__LIST OF TASKS__
A) Answer these questions from the journal page:
(i) What ISSN is listed for the journal?
(ii) In what year did the journal start?
(iii) What is the title of the research paper?
B) Please reproduce everything in the journal page from "Full Length Research" down to "Irvine, CA 92697-7070 USA.".

__READING PASSAGE__
African Journal of
Environmental Science and Technology

  • Abbreviation: Afr. J. Environ. Sci. Technol.
  • Language: English
  • ISSN: 1996-0786
  • DOI: 10.5897/AJEST
  • Start Year: 2007
  • Published Articles: 1126

Full Length Research Paper

The cost of environmental lead (Pb) poisoning in Nigeria

Oladele A. Ogunseitan* and Timothy R. Smith
Program in Public Health, College of Health Sciences, University of California, Irvine, CA 92697-7070 USA.

__INFORMATION PROVIDED__
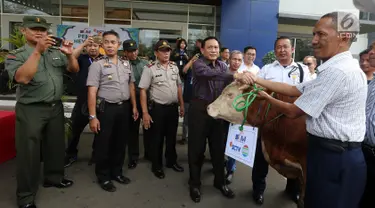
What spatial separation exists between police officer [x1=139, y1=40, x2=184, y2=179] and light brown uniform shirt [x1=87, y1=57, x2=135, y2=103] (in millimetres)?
355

__YOUR RESPONSES__
A)
(i) 1996-0786
(ii) 2007
(iii) The cost of environmental lead (Pb) poisoning in Nigeria

B)
Full Length Research Paper

The cost of environmental lead (Pb) poisoning in Nigeria

Oladele A. Ogunseitan* and Timothy R. Smith
Program in Public Health, College of Health Sciences, University of California, Irvine, CA 92697-7070 USA.